On 04/15/2015 10:36 AM, Jake Young wrote:
On Wednesday, April 15, 2015, Mark Nelson <mnelson@xxxxxxxxxx <mailto:mnelson@xxxxxxxxxx>> wrote: On 04/15/2015 08:16 AM, Jake Young wrote: Has anyone compiled ceph (either osd or client) on a Solaris based OS? The thread on ZFS support for osd got me thinking about using solaris as an osd server. It would have much better ZFS performance and I wonder if the osd performance without a journal would be 2x better. Doubt it. You may be able to do a little better, but you have to pay the piper some how. If you clone from journal you will introduce fragmentation. If you throw the journal away you'll suffer for everything but very large writes unless you throw safety away. I think if we are going to generally beat filestore (not just for optimal benchmarking tests!) it's going to take some very careful cleverness. Thankfully Sage is very clever and is working on it in newstore. Even there, filestore has been proving difficult to beat for writes. That's interesting. I've been under the impression that the ideal osd config was using a stable and fast BTRFS (which doesn't exist yet) with no journal.

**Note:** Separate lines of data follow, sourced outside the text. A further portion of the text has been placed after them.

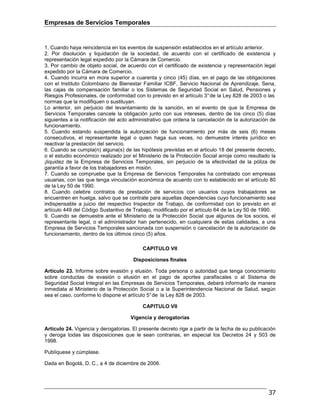 Empresas de Servicios Temporales
37
1. Cuando haya reincidencia en los eventos de suspensión establecidos en el artículo anterior.
2. Por disolución y liquidación de la sociedad, de acuerdo con el certificado de existencia y
representación legal expedido por la Cámara de Comercio.
3. Por cambio de objeto social, de acuerdo con el certificado de existencia y representación legal
expedido por la Cámara de Comercio.
4. Cuando incurra en mora superior a cuarenta y cinco (45) días, en el pago de las obligaciones
con el Instituto Colombiano de Bienestar Familiar ICBF, Servicio Nacional de Aprendizaje, Sena,
las cajas de compensación familiar o los Sistemas de Seguridad Social en Salud, Pensiones y
Riesgos Profesionales, de conformidad con lo previsto en el artículo 3°de la Ley 828 de 2003 o las
normas que la modifiquen o sustituyan.
Lo anterior, sin perjuicio del levantamiento de la sanción, en el evento de que la Empresa de
Servicios Temporales cancele la obligación junto con sus intereses, dentro de los cinco (5) días
siguientes a la notificación del acto administrativo que ordena la cancelación de la autorización de
funcionamiento.
5. Cuando estando suspendida la autorización de funcionamiento por más de seis (6) meses
consecutivos, el representante legal o quien haga sus veces, no demuestre interés jurídico en
reactivar la prestación del servicio.
6. Cuando se cumpla(n) alguna(s) de las hipótesis previstas en el articulo 18 del presente decreto,
o el estudio económico realizado por el Ministerio de la Protección Social arroje como resultado la
¡liquidez de la Empresa de Servicios Temporales, sin perjuicio de la efectividad de la póliza de
garantía a favor de los trabajadores en misión.
7. Cuando se compruebe que la Empresa de Servicios Temporales ha contratado con empresas
usuarias, con las que tenga vinculación económica de acuerdo con lo establecido en el artículo 80
de la Ley 50 de 1990.
8. Cuando celebre contratos de prestación de servicios con usuarios cuyos trabajadores se
encuentren en huelga, salvo que se contrate para aquellas dependencias cuyo funcionamiento sea
indispensable a juicio del respectivo Inspector de Trabajo, de conformidad con lo previsto en el
artículo 449 del Código Sustantivo de Trabajo, modificado por el artículo 64 de la Ley 50 de 1990.
9. Cuando se demuestre ante el Ministerio de la Protección Social que algunos de los socios, el
representante legal, o el administrador han pertenecido, en cualquiera de estas calidades, a una
Empresa de Servicios Temporales sancionada con suspensión o cancelación de la autorización de
funcionamiento, dentro de los últimos cinco (5) años.
CAPITULO VII
Disposiciones finales
Artículo 23. Informe sobre evasión y elusión. Toda persona o autoridad que tenga conocimiento
sobre conductas de evasión o elusión en el pago de aportes parafiscales o al Sistema de
Seguridad Social Integral en las Empresas de Servicios Temporales, deberá informarlo de manera
inmediata al Ministerio de la Protección Social o a la Superintendencia Nacional de Salud, según
sea el caso, conforme lo dispone el artículo 5°de la Ley 828 de 2003.
CAPITULO VII
Vigencia y derogatorias
Artículo 24. Vigencia y derogatorias. El presente decreto rige a partir de la fecha de su publicación
y deroga todas las disposiciones que le sean contrarias, en especial los Decretos 24 y 503 de
1998.
Publíquese y cúmplase.
Dada en Bogotá, D. C., a 4 de diciembre de 2006.
 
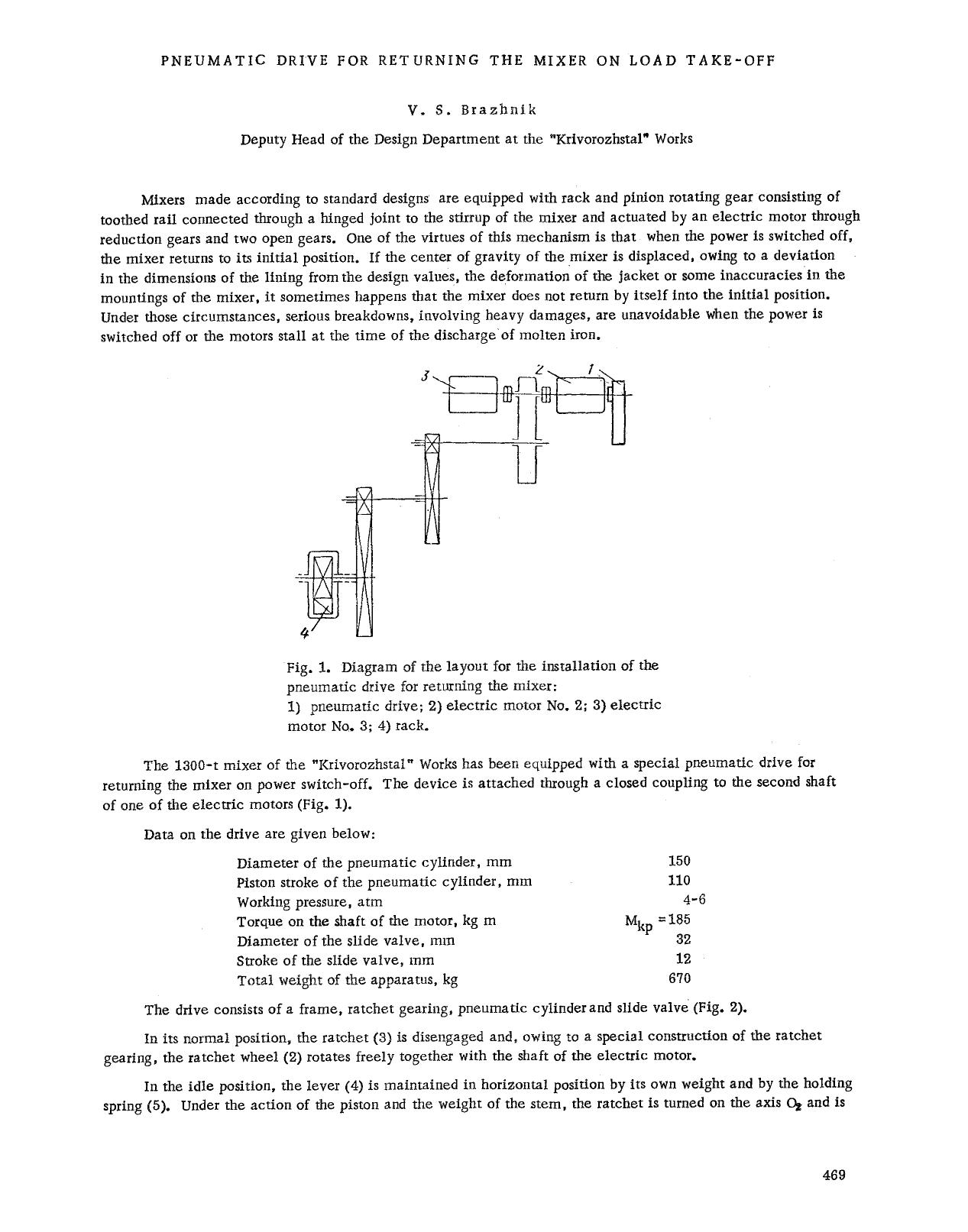 Pneumatic drive for returning the mixer on load take-off by Unknown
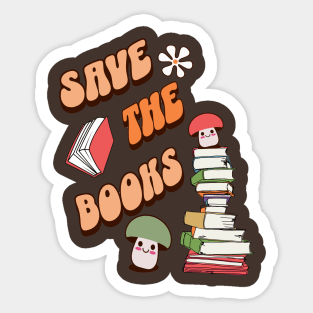 Book Lovers Save The Books Quote Sticker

This is sort of unrelated to the journal specifically, but BTRFS with RBD will start fragmenting terribly due to how COW works (and how it relates to snapshots too). More related to the journal: At one point we were thinking about cloning from the journal on BTRFS, but that also potentially leads to nasty fragmentation even if the initial behavior would look very good. I haven't done any testing that I can remember of BTRFS with no journal. I'm not sure if it even still works...
In my specific case, I don't want to use an external journal. I've gone down the path of using RAID controllers with write-back cache and BBUs with each disk in its own RAID0 group, instead of SSD journals. (Thanks for your performance articles BTW, they were very helpful!) My take on your results indicates that IO throughput performance on XFS with same disk journal and WB cache on the RAID card was basically the same or better than BTRFS with no journal. In addition, BTRFS typically used much more CPU. Has BTRFS performance gotten any better since you wrote the performance articles?
So the trick with those articles is that the systems are fresh, and most of the initial articles were using rados bench which is always writing out new objects vs something like RBD where you are (usually) doing writes to existing objects that represent the blocks. If you were to do a bunch of random 4k writes and then later try to do sequential reads, you'd see BTRFS sequential read performance tank. We actually did tests like that with emperor during the firefly development cycle. I've included the results. Basically the first iteration of the test cycle looks great on BTRFS, then you see read performance drop way down. Eventually write performance also is likely drop as the disks become extremely fragmented (we may even see a little of that in those tests).
Have you compared ZFS (ZoL) performance to BTRFS?
I did way back in 2013 when we were working with Brian Behlendorf to fix xattr bugs in ZOL. It was quite a bit slower if you didn't enable SA xattrs. With SA xattrs, it was much closer, but not as fast as btrfs or xfs. I didn't do a lot of tuning though and Ceph wasn't making good use of ZFS features, so it's very possible things have changed.